(Brief): Format every line of the items below as a JSON list of strings, one string per line, skipping blank lines and omitting the pictures.

--------

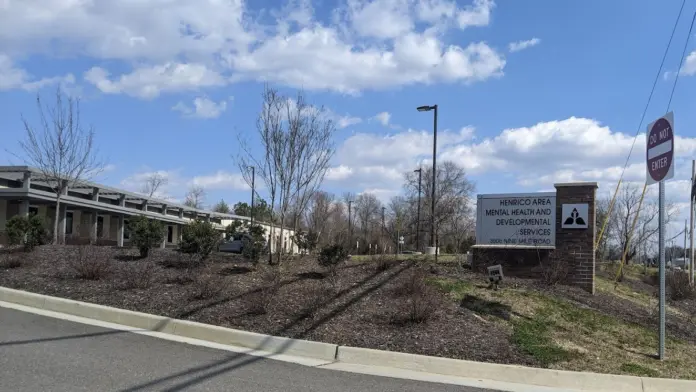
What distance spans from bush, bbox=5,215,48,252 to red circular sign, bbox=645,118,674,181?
14.4 meters

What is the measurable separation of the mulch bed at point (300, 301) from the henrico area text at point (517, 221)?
166 cm

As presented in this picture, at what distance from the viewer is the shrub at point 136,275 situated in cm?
1021

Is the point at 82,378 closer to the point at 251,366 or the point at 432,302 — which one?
the point at 251,366

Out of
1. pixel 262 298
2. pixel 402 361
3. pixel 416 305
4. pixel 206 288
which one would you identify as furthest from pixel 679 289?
pixel 206 288

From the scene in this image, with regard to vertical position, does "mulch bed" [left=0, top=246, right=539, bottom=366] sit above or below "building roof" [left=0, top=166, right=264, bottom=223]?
below

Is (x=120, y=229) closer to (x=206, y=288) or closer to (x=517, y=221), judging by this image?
(x=206, y=288)

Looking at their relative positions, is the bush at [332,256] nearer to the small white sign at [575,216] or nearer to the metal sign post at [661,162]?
the small white sign at [575,216]

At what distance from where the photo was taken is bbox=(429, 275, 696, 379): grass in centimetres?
720

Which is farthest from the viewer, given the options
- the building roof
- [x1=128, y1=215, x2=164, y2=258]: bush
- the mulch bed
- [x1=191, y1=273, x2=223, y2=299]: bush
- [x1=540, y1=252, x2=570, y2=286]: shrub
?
the building roof

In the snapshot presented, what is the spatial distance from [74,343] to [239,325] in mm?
2263

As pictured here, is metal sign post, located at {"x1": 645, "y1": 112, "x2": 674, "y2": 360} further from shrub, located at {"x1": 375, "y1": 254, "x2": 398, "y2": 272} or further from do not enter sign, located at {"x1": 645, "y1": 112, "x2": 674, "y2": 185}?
shrub, located at {"x1": 375, "y1": 254, "x2": 398, "y2": 272}

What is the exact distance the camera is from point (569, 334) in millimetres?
8461

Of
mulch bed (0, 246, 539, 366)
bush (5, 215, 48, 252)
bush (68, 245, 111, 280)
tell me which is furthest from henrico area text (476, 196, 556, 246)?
bush (5, 215, 48, 252)

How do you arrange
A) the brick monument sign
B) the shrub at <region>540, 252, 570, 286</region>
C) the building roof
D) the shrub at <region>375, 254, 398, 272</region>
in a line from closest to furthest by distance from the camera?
1. the shrub at <region>540, 252, 570, 286</region>
2. the shrub at <region>375, 254, 398, 272</region>
3. the brick monument sign
4. the building roof
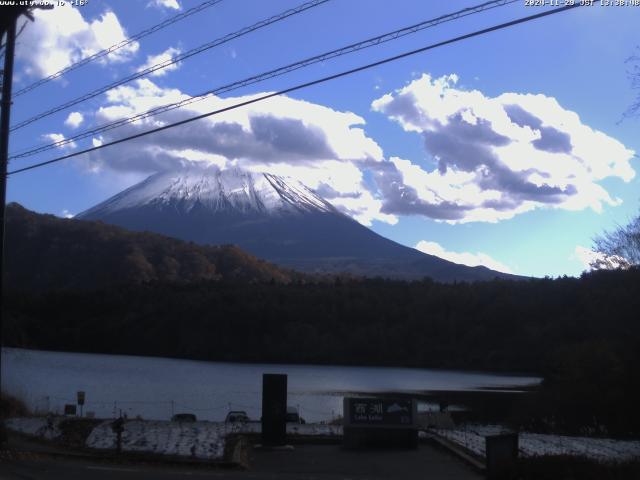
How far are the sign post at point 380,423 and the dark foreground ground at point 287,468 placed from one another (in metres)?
0.65

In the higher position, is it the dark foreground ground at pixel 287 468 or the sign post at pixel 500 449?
the sign post at pixel 500 449

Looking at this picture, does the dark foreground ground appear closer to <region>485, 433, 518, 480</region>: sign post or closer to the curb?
the curb

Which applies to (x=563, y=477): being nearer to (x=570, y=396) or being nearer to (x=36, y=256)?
(x=570, y=396)

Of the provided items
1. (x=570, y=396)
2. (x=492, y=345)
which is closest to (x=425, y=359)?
(x=492, y=345)

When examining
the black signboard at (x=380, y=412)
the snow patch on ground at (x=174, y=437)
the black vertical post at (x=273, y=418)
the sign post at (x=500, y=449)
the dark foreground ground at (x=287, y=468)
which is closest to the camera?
the sign post at (x=500, y=449)

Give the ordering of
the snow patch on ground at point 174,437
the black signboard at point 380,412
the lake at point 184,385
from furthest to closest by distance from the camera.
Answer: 1. the lake at point 184,385
2. the black signboard at point 380,412
3. the snow patch on ground at point 174,437

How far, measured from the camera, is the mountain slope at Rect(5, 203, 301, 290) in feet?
534

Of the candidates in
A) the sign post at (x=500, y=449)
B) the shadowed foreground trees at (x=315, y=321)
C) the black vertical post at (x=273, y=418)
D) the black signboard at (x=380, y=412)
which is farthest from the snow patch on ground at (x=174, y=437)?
the shadowed foreground trees at (x=315, y=321)

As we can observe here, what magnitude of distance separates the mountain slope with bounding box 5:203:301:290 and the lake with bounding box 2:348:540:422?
68091 millimetres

--------

(Complete response):
[
  "What distance spans from bush, bbox=5,215,48,252 to red circular sign, bbox=645,118,674,181?",
  "14.4 meters",
  "What is the measurable separation of the mulch bed at point (300, 301) from the henrico area text at point (517, 221)?",
  "166 cm",
  "As presented in this picture, at what distance from the viewer is the shrub at point 136,275 situated in cm?",
  "1021",
  "Is the point at 82,378 closer to the point at 251,366 or the point at 432,302 — which one?",
  "the point at 251,366",
  "Out of",
  "1. pixel 262 298",
  "2. pixel 402 361",
  "3. pixel 416 305",
  "4. pixel 206 288",
  "which one would you identify as furthest from pixel 679 289?",
  "pixel 206 288",
  "From the scene in this image, with regard to vertical position, does \"mulch bed\" [left=0, top=246, right=539, bottom=366] sit above or below \"building roof\" [left=0, top=166, right=264, bottom=223]?",
  "below",
  "Is (x=120, y=229) closer to (x=206, y=288) or closer to (x=517, y=221), judging by this image?",
  "(x=206, y=288)",
  "Looking at their relative positions, is the bush at [332,256] nearer to the small white sign at [575,216] or nearer to the metal sign post at [661,162]?",
  "the small white sign at [575,216]",
  "At what distance from where the photo was taken is bbox=(429, 275, 696, 379): grass in centimetres?",
  "720",
  "Which is farthest from the viewer, given the options",
  "- the building roof",
  "- [x1=128, y1=215, x2=164, y2=258]: bush",
  "- the mulch bed",
  "- [x1=191, y1=273, x2=223, y2=299]: bush",
  "- [x1=540, y1=252, x2=570, y2=286]: shrub",
  "?",
  "the building roof",
  "In the snapshot presented, what is the spatial distance from [74,343] to [239,325] in mm?",
  "2263",
  "As pictured here, is metal sign post, located at {\"x1\": 645, \"y1\": 112, \"x2\": 674, \"y2\": 360} further from shrub, located at {\"x1\": 375, \"y1\": 254, \"x2\": 398, \"y2\": 272} or further from do not enter sign, located at {\"x1\": 645, \"y1\": 112, \"x2\": 674, \"y2\": 185}?",
  "shrub, located at {\"x1\": 375, \"y1\": 254, \"x2\": 398, \"y2\": 272}",
  "What is the exact distance the camera is from point (569, 334) in millimetres?",
  "8461",
  "Of",
  "mulch bed (0, 246, 539, 366)",
  "bush (5, 215, 48, 252)",
  "bush (68, 245, 111, 280)",
  "tell me which is furthest from henrico area text (476, 196, 556, 246)?",
  "bush (5, 215, 48, 252)",
  "How do you arrange",
  "A) the brick monument sign",
  "B) the shrub at <region>540, 252, 570, 286</region>",
  "C) the building roof",
  "D) the shrub at <region>375, 254, 398, 272</region>",
  "in a line from closest to furthest by distance from the camera?",
  "1. the shrub at <region>540, 252, 570, 286</region>",
  "2. the shrub at <region>375, 254, 398, 272</region>",
  "3. the brick monument sign",
  "4. the building roof",
  "How far are the sign post at point 380,423 and the dark foreground ground at point 287,468 placed from one another (in metres)?",
  "0.65",
  "In the higher position, is it the dark foreground ground at pixel 287 468 or the sign post at pixel 500 449?",
  "the sign post at pixel 500 449",
  "Looking at this picture, does the dark foreground ground appear closer to <region>485, 433, 518, 480</region>: sign post or closer to the curb?",
  "the curb",
  "Which applies to (x=563, y=477): being nearer to (x=570, y=396) or being nearer to (x=36, y=256)?",
  "(x=570, y=396)",
  "Of the provided items",
  "1. (x=570, y=396)",
  "2. (x=492, y=345)",
  "which is closest to (x=425, y=359)?",
  "(x=492, y=345)",
  "When examining",
  "the black signboard at (x=380, y=412)",
  "the snow patch on ground at (x=174, y=437)",
  "the black vertical post at (x=273, y=418)",
  "the sign post at (x=500, y=449)",
  "the dark foreground ground at (x=287, y=468)",
  "which is closest to the camera?",
  "the sign post at (x=500, y=449)",
  "Give the ordering of",
  "the snow patch on ground at point 174,437",
  "the black signboard at point 380,412",
  "the lake at point 184,385",
  "from furthest to closest by distance from the camera.",
  "Answer: 1. the lake at point 184,385",
  "2. the black signboard at point 380,412",
  "3. the snow patch on ground at point 174,437",
  "How far, measured from the camera, is the mountain slope at Rect(5, 203, 301, 290) in feet?",
  "534",
  "Of the candidates in",
  "A) the sign post at (x=500, y=449)",
  "B) the shadowed foreground trees at (x=315, y=321)",
  "C) the black vertical post at (x=273, y=418)",
  "D) the black signboard at (x=380, y=412)",
  "which is farthest from the snow patch on ground at (x=174, y=437)?",
  "the shadowed foreground trees at (x=315, y=321)",
  "As we can observe here, what magnitude of distance separates the mountain slope with bounding box 5:203:301:290 and the lake with bounding box 2:348:540:422?",
  "68091 millimetres"
]